Base metals prices are also set to rise sharply this year, by 19 percent, as demand from emerging sectors adds to traditional uses. In addition, the war is raising input costs for metals mining and refining worldwide. Precious metals prices continue to set records, with average prices forecast to climb 42 percent in 2026, boosted by geopolitical uncertainty. Gold and silver prices are projected to be nearly four times their 2015–19 averages (figure 4.B).

Figure 4. Fertilizer and metals market impacts

B. Precious metals price forecasts for 2026

2026 April forecasts

2026 January forecasts

Consensus range

US$/toz

US$/toz

Sources: Consensus Economics; World Bank.
A. Fertilizer affordability index defined as fertilizer index divided by food price index. “Pre-conflict baseline” dashed line refers to the commodity price forecasts for the January 2026 edition of the Global Economic Prospects report.
B. RHS = right-hand scale; toz = troy ounce. Blue bars show the World Bank Group’s baseline forecast for 2026. Red markers show January 2026 forecasts. Whiskers indicate the 10th-90th percentile range of private sector price forecasts, based on the March 2026 Consensus Forecasts release.

5. What will higher commodity prices mean for inflation and economic growth?

The war is weakening economic growth prospects around the world. Emerging market and developing economies (EMDEs) are projected to grow 3.6 percent in 2026—a 0.4 percentage point downgrade since January (figure 5.A). EMDE commodity exporters are expected to grow just 2.4 percent, a 0.9 percentage point downward revision, mainly reflecting setbacks to economies directly impacted by hostilities. Growth in EMDE commodity importers has been revised lower by 0.2 percentage point, to 4.2 percent, with downgrades in 70 percent of these economies.

Amid a large energy price shock, higher inflation is accompanying weaker growth. Consumer price inflation in EMDEs, previously forecast at 4.1 percent in 2026, is now projected to rise to 5.1 percent in the baseline (figure 5.B). If more extensive disruptions push average Brent oil prices to $115/bbl this year, EMDE inflation could reach 5.8 percent—the highest rate since 2013, aside from 2022.

Figure 5. Growth and inflation impacts in emerging market and developing economies (EMDEs)

A. Growth forecasts for EMDEs, commodity exporters, and commodity importers

January 2026

Percent

Sources: Oxford Economics; World Bank.
A. Aggregate growth rates are calculated using GDP weights at average 2010-19 prices and market exchange rates. January 2026 refers to growth rates reported in the January 2026 Global Economic Prospects report. Data for 2025 are estimates and for 2026 are forecasts.
B. Model-based projections of GDP-weighted consumer price index (CPI) inflation in emerging market and developing economies under different oil price forecasts. For the conflict-related disruptions range, average Brent oil prices in 2026 span from $95/bbl to $115/bbl.

 

Policy responses

As many governments have limited fiscal space, domestic policy responses should be timely, temporary, targeted, and funded within existing plans. International institutions can also assist countries to navigate the disruptions, working with domestic policy makers and the private sector to bring together information-sharing, policy expertise, technical innovation, and financial assistance.
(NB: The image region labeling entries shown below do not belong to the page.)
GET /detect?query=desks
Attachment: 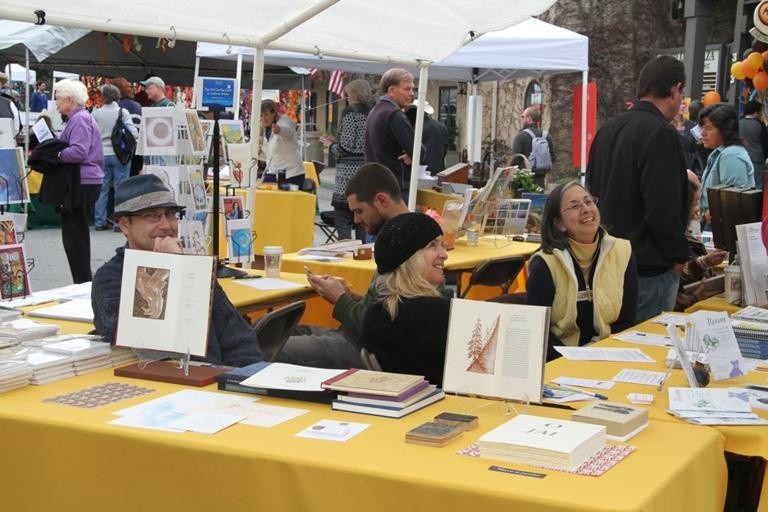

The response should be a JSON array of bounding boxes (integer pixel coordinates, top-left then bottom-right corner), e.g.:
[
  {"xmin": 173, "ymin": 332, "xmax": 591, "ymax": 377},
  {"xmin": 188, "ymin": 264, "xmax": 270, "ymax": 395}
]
[{"xmin": 1, "ymin": 160, "xmax": 767, "ymax": 511}]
The World Bank Group is supporting EMDEs through a three-part plan combining immediate assistance with longer-term development. First, it is helping countries access liquidity quickly through contingent financing, existing project balances, and fast-disbursing instruments. This can protect vulnerable households, meet urgent fiscal needs, support firms, and reduce financial sector risks. Second, if necessary, the institution will reprioritize pipeline resources toward the crisis response. Third, if crisis conditions persist, it will scale up the response through new financing, guarantees, and private sector support.
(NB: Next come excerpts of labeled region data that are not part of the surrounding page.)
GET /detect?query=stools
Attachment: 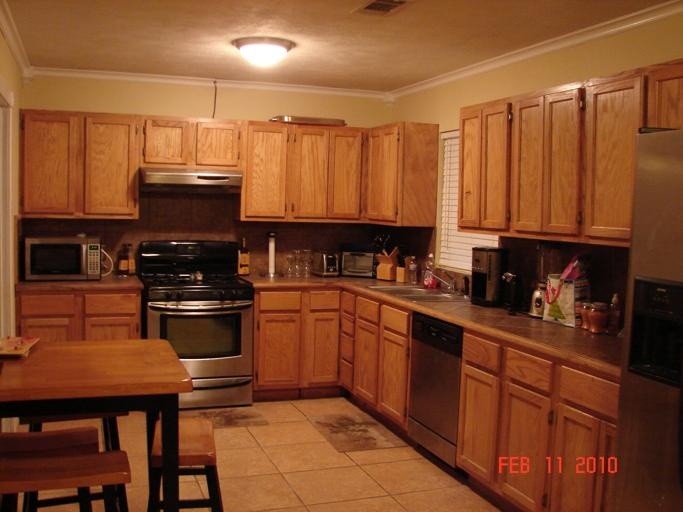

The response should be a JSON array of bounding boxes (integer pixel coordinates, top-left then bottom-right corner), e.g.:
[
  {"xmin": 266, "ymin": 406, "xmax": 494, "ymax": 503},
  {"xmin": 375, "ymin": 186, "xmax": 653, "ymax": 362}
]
[
  {"xmin": 1, "ymin": 428, "xmax": 99, "ymax": 459},
  {"xmin": 19, "ymin": 409, "xmax": 131, "ymax": 512},
  {"xmin": 151, "ymin": 419, "xmax": 223, "ymax": 512},
  {"xmin": 0, "ymin": 452, "xmax": 130, "ymax": 512}
]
Ultimately, this historic shock is likely to reshape energy strategies. Energy importers are likely to strengthen energy security by expanding domestic production and accelerating the deployment of increasingly cost-competitive renewables. Commodity exporters could step up investment to bypass vulnerable bottlenecks. The result may be a lasting reordering of commodity trade, production, and policy priorities.